What you have to do: Output only the stretch of the listing that starts at the line containing "公文写作 | 合计 | 统分人 |" and ends at the line containing "2010年建筑业全年创造国内生产总值为()。", reproduced exactly with both ends.

Information provided:
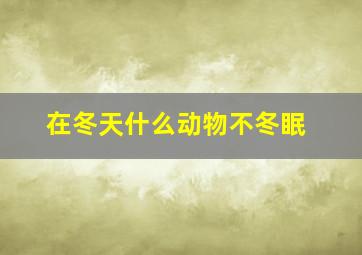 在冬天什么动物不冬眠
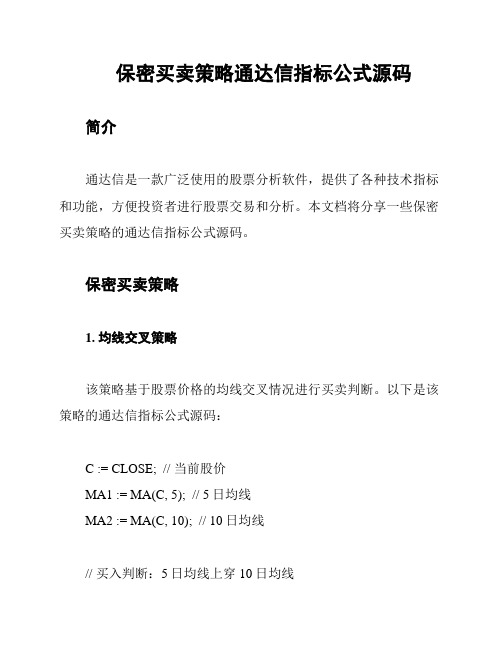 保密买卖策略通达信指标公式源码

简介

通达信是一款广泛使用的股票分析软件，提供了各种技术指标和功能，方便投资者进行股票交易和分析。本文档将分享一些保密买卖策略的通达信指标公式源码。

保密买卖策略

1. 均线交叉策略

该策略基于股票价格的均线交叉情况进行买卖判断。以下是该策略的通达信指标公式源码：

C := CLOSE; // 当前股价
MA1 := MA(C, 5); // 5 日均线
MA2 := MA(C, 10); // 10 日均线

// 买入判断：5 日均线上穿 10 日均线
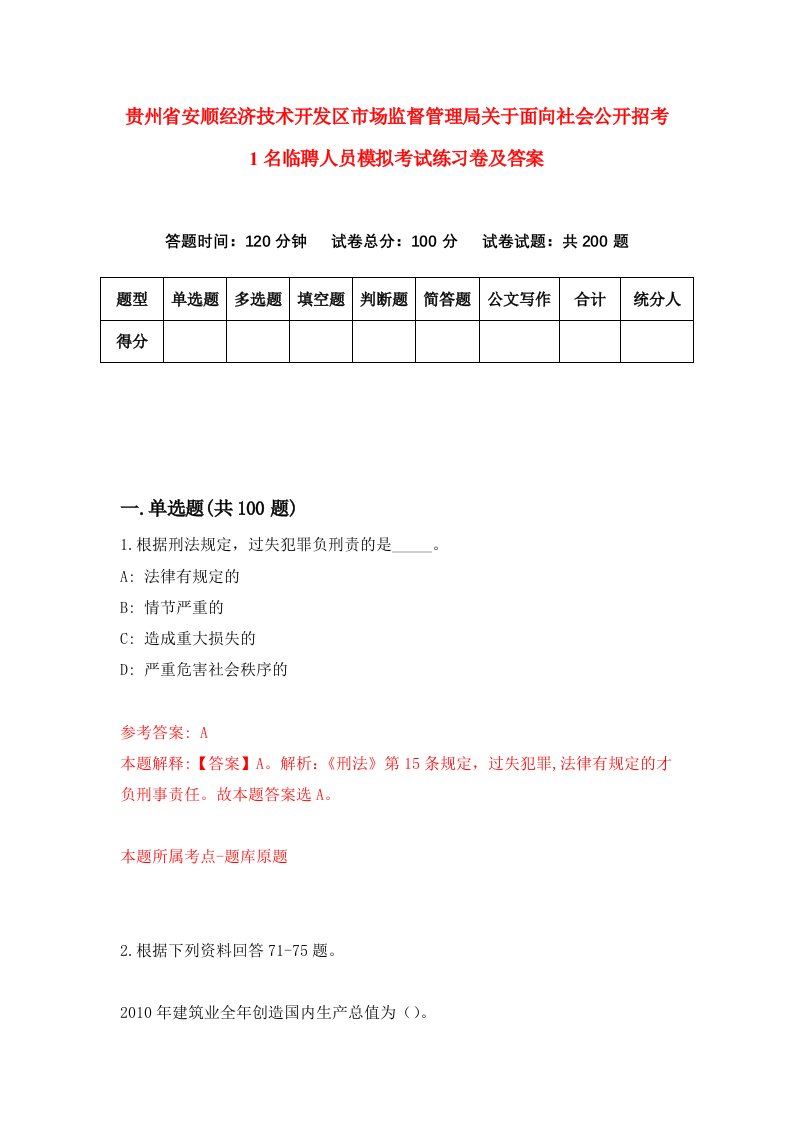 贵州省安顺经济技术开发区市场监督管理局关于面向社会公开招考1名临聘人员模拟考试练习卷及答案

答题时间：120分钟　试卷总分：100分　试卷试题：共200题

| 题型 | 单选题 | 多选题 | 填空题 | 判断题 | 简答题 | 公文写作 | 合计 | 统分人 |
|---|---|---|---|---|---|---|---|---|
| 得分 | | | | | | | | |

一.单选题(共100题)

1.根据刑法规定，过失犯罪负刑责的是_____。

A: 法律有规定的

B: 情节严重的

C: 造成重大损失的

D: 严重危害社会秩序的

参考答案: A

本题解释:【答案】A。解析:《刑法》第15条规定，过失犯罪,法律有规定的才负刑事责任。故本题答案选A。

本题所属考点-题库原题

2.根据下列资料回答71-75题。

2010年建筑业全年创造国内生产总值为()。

* * *

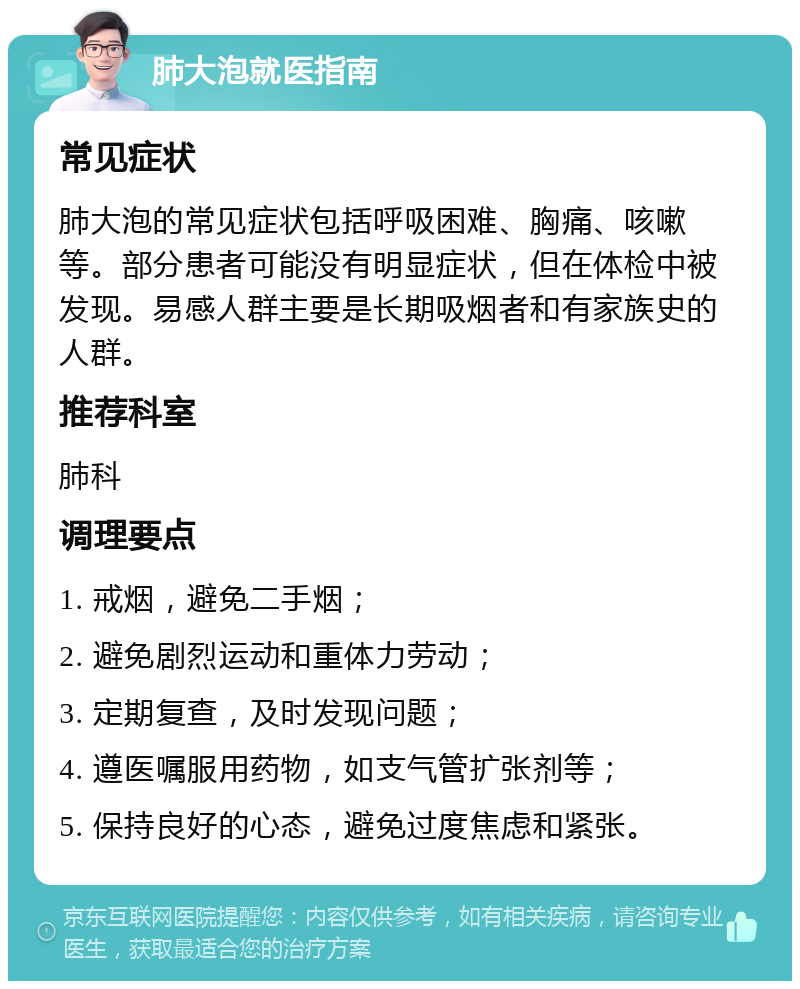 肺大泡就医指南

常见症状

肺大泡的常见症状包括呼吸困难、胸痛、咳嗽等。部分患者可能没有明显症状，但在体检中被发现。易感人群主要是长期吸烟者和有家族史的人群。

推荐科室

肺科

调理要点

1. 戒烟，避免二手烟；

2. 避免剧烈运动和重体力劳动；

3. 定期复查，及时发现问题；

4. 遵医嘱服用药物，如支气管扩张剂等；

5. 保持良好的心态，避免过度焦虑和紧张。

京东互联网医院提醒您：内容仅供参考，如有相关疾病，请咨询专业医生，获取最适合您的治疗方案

Finished exercise:
| 题型 | 单选题 | 多选题 | 填空题 | 判断题 | 简答题 | 公文写作 | 合计 | 统分人 |
|---|---|---|---|---|---|---|---|---|
| 得分 | | | | | | | | |

一.单选题(共100题)

1.根据刑法规定，过失犯罪负刑责的是_____。

A: 法律有规定的

B: 情节严重的

C: 造成重大损失的

D: 严重危害社会秩序的

参考答案: A

本题解释:【答案】A。解析:《刑法》第15条规定，过失犯罪,法律有规定的才负刑事责任。故本题答案选A。

本题所属考点-题库原题

2.根据下列资料回答71-75题。

2010年建筑业全年创造国内生产总值为()。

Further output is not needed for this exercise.